Those tight and trendy low-cut hip-huggers you're wearing could be dangerous.
A Canadian doctor has warned that the popular women's jeans can squeeze a sensory nerve under the hipbone and cause a tingling or burning sensation in the thighs called "paresthesia."
Dr. Malvinder Parmar of Timmins, Ontario, who has treated the irritating condition, says it's not life-threatening.
But he wants to raise public awareness about the low-rise jeans, which typically hang from the hips instead of the waist.
Parmar presented a report to the Canadian Medical Association Journal, urging hipsters to return to the more traditional waist-cut jeans -- or preferably to loose-fitting dresses.

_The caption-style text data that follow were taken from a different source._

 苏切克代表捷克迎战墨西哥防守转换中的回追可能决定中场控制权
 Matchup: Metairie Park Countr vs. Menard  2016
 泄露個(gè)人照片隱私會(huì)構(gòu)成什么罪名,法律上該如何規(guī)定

In his article "Hiphuggers and Tingly Thighs," Dr. Parmar says he recently treated three mildly obese young women between the ages of 22 and 35 who had been wearing the "low-rise" pants for a period of six to eight months.
All had "symptoms of tingling or a burning sensation . . . and mild local tenderness," he wrote.

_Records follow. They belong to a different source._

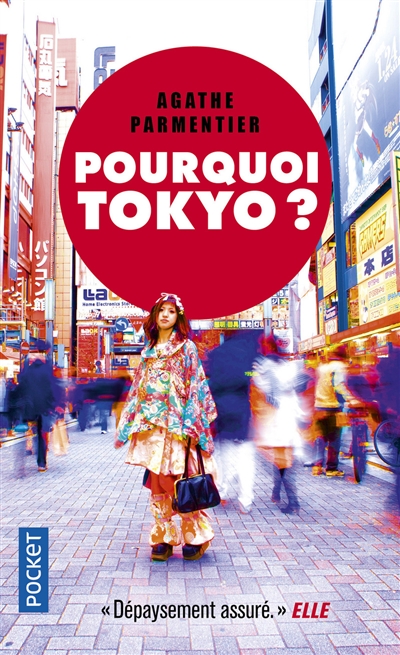 Pourquoi Tokyo ? : journal d'une aspirante nipponne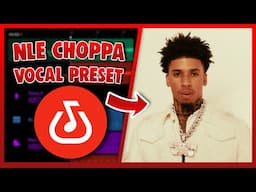NLE CHOPPA Vocal Preset (Bandlab) EASY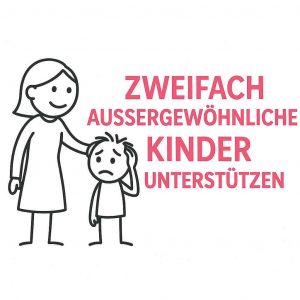 Zweifach aussergewoehnliche Kinder unterstuetzen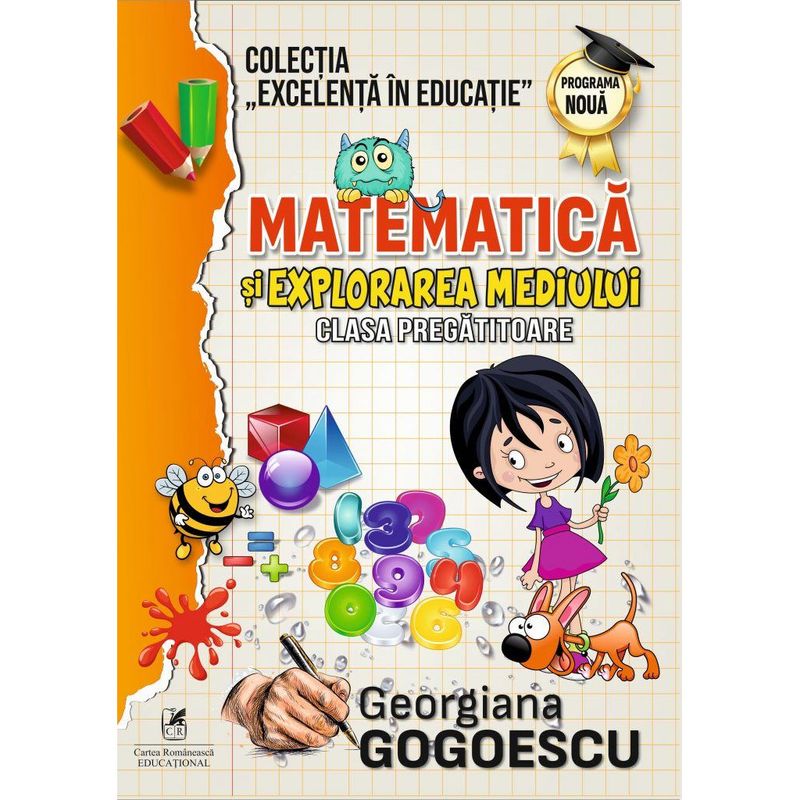 Carti si Birotica - Carti - Manuale si auxiliare scolare - Culegeri auxiliare - Matematica si explorarea mediului, Clasa pregatitoare - Georgiana Gogoescu - Infinity.ro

"In all three patients, the symptoms resolved after four to six weeks of avoiding hip-huggers and wearing loose-fitting dresses," Parmar said, adding that he had also detected paresthesia in patients carrying "various garments and accessories [such as wallets and tight jeans.]"
"Now that hip-huggers are back in fashion," Parmar wrote, "physicians can expect to see more patients with tingly thighs."
A staff member at the Timmins & District Hospital, where Parmar is medical director, said the internist had recently examined a number of uncomfortable hipsters.
‘We've seen quite a few patients," said Doris Laterno. "There's a lot of low-cut jeans here, of course. The style is all over."
Retailers immediately jumped to the defense of the low-cut bum-wrappers.
"They've got to be pretty tight to pinch a nerve," said Michelle Hachey, an assistant manager at Jean Outlet.